# Savage Equivalent of bows



## Wiredhernandez (Mar 6, 2005)

So we know that the savage hunting rifles are not always so pretty but good quality and shoot straight.. What is the bow hunters equivalent compound .. If I were to get started .. Open to crossbows too..? Might want an early start to deer season this year...


----------



## bobbyoshay (Nov 29, 2008)

Go to bow shop and not a box store. Any of the big names make quality setups. You will really have to shoot them to get a feel for what is best for you. IMO the most important thing with a bow will be the accessories that you put on it (arrow rest, stabilizer, sight, etc....) 

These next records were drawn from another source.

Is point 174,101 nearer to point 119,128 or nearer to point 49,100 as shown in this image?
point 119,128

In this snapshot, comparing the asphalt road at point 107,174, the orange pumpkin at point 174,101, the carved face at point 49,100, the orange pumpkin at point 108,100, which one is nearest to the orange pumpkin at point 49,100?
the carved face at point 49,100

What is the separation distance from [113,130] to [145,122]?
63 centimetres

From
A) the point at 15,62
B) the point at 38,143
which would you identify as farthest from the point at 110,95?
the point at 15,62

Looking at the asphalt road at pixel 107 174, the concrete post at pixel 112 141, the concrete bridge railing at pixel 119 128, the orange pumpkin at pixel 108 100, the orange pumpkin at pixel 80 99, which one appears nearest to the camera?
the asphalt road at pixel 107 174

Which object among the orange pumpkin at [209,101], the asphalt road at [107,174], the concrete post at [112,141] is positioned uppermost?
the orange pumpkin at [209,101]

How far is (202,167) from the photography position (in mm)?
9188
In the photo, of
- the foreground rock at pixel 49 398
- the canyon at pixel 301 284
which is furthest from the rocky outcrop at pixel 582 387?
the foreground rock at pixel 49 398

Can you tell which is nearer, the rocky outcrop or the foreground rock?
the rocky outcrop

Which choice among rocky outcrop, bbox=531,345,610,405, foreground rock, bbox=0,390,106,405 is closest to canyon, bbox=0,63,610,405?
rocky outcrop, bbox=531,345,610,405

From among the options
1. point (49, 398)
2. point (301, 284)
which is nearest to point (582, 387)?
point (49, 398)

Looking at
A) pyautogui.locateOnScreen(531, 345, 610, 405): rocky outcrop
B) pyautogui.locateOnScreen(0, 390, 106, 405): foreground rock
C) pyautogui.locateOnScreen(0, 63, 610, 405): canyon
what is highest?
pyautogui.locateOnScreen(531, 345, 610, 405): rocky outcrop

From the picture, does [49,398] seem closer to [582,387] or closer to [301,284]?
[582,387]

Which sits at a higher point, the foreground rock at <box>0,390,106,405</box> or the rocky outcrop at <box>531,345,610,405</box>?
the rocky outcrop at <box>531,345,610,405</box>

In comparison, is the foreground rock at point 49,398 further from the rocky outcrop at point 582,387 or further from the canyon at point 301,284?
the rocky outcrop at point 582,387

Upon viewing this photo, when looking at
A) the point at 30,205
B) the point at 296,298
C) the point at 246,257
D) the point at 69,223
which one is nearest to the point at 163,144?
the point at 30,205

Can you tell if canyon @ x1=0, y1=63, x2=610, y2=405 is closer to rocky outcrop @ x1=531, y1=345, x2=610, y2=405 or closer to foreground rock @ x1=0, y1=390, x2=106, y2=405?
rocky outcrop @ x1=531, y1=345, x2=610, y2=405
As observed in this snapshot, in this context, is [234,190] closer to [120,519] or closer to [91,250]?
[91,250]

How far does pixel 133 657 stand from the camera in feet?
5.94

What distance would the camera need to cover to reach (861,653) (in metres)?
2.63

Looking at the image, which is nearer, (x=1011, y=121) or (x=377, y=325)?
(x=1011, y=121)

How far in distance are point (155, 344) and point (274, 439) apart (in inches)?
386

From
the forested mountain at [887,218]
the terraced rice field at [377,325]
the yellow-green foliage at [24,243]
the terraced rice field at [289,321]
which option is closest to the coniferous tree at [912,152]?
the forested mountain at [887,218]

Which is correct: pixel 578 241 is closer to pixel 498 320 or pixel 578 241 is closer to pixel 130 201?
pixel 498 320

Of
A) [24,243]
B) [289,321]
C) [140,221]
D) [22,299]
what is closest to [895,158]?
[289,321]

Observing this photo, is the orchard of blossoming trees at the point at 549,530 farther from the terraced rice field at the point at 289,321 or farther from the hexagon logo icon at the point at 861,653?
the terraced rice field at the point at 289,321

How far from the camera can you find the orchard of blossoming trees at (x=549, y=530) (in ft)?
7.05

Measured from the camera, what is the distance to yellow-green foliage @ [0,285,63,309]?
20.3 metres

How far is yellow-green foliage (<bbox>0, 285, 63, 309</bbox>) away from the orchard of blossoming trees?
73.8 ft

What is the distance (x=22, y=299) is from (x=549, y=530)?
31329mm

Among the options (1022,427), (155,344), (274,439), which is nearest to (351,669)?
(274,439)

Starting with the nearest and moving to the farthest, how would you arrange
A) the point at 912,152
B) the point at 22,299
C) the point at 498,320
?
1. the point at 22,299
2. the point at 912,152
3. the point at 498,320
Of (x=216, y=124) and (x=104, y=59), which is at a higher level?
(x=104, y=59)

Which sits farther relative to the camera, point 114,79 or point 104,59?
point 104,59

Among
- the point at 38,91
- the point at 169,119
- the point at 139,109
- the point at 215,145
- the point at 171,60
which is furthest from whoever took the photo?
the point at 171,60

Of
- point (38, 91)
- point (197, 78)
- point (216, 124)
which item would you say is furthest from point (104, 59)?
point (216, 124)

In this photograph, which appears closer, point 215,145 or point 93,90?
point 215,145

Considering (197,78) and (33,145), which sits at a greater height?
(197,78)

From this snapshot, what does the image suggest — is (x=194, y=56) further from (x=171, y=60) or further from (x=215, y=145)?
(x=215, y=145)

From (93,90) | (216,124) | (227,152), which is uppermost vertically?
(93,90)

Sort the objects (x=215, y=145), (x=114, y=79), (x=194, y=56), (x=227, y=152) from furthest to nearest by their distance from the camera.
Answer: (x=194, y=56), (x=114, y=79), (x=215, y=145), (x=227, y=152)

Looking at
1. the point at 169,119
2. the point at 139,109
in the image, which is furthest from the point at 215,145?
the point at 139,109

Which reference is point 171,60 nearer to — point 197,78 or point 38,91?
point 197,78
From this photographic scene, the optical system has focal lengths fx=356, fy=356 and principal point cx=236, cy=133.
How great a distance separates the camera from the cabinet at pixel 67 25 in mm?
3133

I like Matthews but this could turn into a Ford, Chevy, Dodge, Toyota debate quick


----------



## altez (Sep 12, 2012)

Fred Bear .. my first bow. Would definitely buy another one but I decided to give Bowtech a try several years ago.


----------



## fishit (Jul 12, 2007)

I would say Martin fits that title. all the low priced martin, pse, diamond/bass pro store brand, mission are really good bows that will get the job done if cost is a concern. take a couple of trips down and try the models out and see what fits you the best. all new bows are fast now days so i wouldnt focus on what the ibo specs say, focus on how it feels for you. then work on finding the accessories you like to outfit it with.


----------



## Neverenough (May 24, 2004)

Mission by Mathews fit that bill you can get one rigged out off the shelf for less the a bare helium.


----------



## koyhoward (Jan 8, 2007)

All of the above are good suggestions. In reading your post, it was hard to tell if you had previously shot a bow or not. If you haven't, and your looking at buying one now, I'd say you're a little late for this year. Good luck with your purchase.


----------



## Wiredhernandez (Mar 6, 2005)

Thanks for the input. Got an old Mathews off a guy on this board and so far I think its money well spent. Lighter than any of the bows I looked at Bass pro and tricked out..


----------